Bored in retirement, legendary aerospace engineer Burt Rutan is working on a new project, a high-speed winged boat that can double as a seaplane, so he can fly between lakes and rivers near his new home in Coeur d'Alene, a lakeside resort in northern Idaho.

Famed for designing a series of innovative aircraft and spacecraft, Rutan began building planes of his own design in the late 1960s while working as a project engineer for the US Air Force. He founded Scaled Composites in Mojave, California in 1982, where he became famous for designing Voyager, the first plane to fly around the world without refuelling in 1986. More recently, Rutan designed a flying car, which got off the ground for the first time in July.

However, his crowning achievement was SpaceShipOne, which in 2004 became the first privately funded craft to fly a human into space. A follow-on design, SpaceShipTwo, is intended to carry six space tourists to altitudes of about 120 kilometres, but so far has only glided in the air.

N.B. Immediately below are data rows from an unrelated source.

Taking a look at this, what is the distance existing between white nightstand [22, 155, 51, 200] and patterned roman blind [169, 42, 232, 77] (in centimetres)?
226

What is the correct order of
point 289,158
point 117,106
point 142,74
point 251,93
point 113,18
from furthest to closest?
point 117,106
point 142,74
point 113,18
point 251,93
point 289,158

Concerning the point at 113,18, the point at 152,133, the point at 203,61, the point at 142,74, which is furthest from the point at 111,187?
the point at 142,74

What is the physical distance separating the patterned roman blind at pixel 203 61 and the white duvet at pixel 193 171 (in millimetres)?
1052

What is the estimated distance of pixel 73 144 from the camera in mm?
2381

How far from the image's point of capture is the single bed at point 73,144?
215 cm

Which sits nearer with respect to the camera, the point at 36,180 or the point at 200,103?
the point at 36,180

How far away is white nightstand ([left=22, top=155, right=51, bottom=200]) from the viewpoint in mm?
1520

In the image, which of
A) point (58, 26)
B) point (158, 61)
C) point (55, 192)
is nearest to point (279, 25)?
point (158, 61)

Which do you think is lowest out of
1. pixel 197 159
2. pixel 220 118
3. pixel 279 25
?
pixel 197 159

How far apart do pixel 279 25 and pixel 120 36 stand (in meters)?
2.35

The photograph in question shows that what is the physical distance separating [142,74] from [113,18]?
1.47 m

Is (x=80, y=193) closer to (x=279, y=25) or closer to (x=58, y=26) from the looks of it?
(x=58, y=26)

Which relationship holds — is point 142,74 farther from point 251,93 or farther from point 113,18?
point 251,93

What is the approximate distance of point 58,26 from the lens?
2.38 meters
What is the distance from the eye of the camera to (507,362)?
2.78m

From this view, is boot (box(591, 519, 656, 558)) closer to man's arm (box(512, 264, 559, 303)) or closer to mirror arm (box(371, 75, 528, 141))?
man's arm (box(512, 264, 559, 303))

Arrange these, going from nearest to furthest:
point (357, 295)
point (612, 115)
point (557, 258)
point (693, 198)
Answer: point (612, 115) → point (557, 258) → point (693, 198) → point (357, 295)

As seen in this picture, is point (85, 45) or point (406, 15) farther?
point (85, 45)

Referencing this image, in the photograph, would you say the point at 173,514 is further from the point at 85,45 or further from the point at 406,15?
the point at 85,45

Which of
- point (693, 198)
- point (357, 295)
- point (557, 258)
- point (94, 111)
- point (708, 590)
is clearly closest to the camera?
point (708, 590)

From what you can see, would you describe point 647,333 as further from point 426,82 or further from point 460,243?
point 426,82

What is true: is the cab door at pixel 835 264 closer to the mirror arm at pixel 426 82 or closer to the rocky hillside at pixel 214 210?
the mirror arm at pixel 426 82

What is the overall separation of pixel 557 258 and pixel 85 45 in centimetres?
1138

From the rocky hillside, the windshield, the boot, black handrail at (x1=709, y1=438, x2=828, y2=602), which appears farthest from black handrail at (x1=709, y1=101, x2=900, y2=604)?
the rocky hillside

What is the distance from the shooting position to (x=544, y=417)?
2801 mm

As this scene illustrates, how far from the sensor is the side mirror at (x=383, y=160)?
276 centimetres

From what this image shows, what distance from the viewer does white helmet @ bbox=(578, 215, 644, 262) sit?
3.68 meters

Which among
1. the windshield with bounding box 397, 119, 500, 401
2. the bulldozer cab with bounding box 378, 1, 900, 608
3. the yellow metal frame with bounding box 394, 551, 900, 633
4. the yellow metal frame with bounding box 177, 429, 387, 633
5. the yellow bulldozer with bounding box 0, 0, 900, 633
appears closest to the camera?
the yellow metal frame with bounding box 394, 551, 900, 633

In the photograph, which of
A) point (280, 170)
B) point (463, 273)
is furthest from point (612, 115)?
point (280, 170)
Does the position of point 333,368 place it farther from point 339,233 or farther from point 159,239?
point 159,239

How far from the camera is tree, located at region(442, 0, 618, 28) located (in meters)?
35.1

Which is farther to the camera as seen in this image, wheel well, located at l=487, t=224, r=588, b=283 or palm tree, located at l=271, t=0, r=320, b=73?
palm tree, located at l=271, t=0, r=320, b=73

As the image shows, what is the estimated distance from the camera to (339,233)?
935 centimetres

Having sold Scaled Composites to Northrop Grumman, Rutan retired in April, although his flying car design remains in development. But he isn't done yet - he has his sights set on designing a short-takeoff and landing (STOL) plane. "Getting out and exploring little lakes and rivers in a STOL seaplane is a fantasy, I think, for a pilot," he told the Experimental Aircraft Association.

But when Burt Rutan says "seaplane", you know he's not thinking of the propeller-powered pontoon planes that have been flown for decades. Instead, his plans draw inspiration from large wing Russian ships or "ekranoplans" built during the Cold War (see below). Essentially boats with wings and aircraft engines, they could rise up to 20 or 30 metres above the water. Rutan is thinking of a much smaller wing-boat that could reach high speeds in boat-mode on the water then take off and fly.